Do this: Repeat word for word the part of the passage about the dress fitting starting with "The dress had" and going on through "was completely alone.".

━━━ Selected passage ━━━

The dress had been ordered and now it was in. I had returned for the fitting. Being June and the swell of wedding, the place was packed. I sauntered in, alone, with my swoopy short Beatles bangs and my chinos rolled up to my calves, showing off a prominent boat shoe tan. A gaggle of preteens (where are your parents?!) was gathered in front of the dressing mirror, generally being obnoxious, pre-hormonal, and as terrifying to 29-year-old me as they had been in the fifth grade.

The saleswoman expressed her complete disappointment at my inability to produce my receipt; I countered with a glower at their non-computerized record keeping system. "She's going downstairs to find it. It'll just be a minute," she said.

Then I was completely alone.

━━━ Dataset excerpts ━━━

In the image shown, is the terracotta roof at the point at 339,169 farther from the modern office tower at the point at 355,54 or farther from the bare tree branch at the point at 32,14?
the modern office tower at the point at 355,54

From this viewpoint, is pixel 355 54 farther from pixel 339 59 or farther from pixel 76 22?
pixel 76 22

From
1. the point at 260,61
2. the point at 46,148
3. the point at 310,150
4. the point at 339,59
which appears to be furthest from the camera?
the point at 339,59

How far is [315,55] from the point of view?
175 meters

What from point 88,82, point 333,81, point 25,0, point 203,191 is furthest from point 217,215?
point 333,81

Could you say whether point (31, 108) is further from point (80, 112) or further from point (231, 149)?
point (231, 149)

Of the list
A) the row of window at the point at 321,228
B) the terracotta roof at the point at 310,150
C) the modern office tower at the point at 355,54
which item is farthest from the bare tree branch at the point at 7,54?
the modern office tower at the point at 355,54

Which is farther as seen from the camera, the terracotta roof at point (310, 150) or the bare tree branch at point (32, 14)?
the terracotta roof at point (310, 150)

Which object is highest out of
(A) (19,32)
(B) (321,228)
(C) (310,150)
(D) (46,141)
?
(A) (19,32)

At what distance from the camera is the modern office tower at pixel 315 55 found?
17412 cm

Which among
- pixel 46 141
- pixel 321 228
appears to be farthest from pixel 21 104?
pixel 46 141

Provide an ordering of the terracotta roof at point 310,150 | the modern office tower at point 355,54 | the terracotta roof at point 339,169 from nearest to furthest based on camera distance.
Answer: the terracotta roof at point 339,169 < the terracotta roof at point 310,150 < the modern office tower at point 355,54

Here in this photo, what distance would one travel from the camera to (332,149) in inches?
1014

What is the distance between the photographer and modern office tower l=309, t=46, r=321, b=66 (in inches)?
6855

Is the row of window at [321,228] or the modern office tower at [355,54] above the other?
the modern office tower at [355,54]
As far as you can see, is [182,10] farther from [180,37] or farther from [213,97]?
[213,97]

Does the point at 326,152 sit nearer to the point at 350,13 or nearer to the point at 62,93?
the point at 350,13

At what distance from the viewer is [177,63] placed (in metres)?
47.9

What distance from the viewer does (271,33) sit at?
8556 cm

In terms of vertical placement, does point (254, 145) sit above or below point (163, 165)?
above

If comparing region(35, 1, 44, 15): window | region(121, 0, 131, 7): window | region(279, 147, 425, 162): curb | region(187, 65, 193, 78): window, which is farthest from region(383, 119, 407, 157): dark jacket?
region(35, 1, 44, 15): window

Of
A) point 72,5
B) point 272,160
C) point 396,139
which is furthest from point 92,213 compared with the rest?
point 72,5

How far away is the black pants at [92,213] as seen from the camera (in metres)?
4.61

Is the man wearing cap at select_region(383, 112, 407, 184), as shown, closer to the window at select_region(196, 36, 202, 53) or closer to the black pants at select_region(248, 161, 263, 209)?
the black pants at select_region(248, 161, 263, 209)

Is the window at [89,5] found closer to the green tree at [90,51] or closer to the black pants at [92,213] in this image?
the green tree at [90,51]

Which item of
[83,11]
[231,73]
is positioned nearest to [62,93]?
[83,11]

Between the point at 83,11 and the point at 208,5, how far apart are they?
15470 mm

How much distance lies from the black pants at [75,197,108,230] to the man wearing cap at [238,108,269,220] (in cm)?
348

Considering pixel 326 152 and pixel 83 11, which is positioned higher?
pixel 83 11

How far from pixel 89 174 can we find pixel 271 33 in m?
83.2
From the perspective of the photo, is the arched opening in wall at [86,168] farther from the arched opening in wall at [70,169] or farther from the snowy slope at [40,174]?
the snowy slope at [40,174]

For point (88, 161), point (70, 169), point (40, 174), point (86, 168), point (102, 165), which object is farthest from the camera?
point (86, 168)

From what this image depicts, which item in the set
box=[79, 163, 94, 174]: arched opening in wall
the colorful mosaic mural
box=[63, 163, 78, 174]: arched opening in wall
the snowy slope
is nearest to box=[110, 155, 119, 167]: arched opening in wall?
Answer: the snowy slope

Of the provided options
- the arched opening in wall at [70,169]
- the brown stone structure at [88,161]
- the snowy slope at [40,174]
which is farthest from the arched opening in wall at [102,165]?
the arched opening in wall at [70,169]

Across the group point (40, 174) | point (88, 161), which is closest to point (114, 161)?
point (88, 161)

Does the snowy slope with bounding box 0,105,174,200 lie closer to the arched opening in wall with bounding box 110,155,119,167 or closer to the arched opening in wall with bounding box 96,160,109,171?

━━━

Task answer:
The dress had been ordered and now it was in. I had returned for the fitting. Being June and the swell of wedding, the place was packed. I sauntered in, alone, with my swoopy short Beatles bangs and my chinos rolled up to my calves, showing off a prominent boat shoe tan. A gaggle of preteens (where are your parents?!) was gathered in front of the dressing mirror, generally being obnoxious, pre-hormonal, and as terrifying to 29-year-old me as they had been in the fifth grade.

The saleswoman expressed her complete disappointment at my inability to produce my receipt; I countered with a glower at their non-computerized record keeping system. "She's going downstairs to find it. It'll just be a minute," she said.

Then I was completely alone.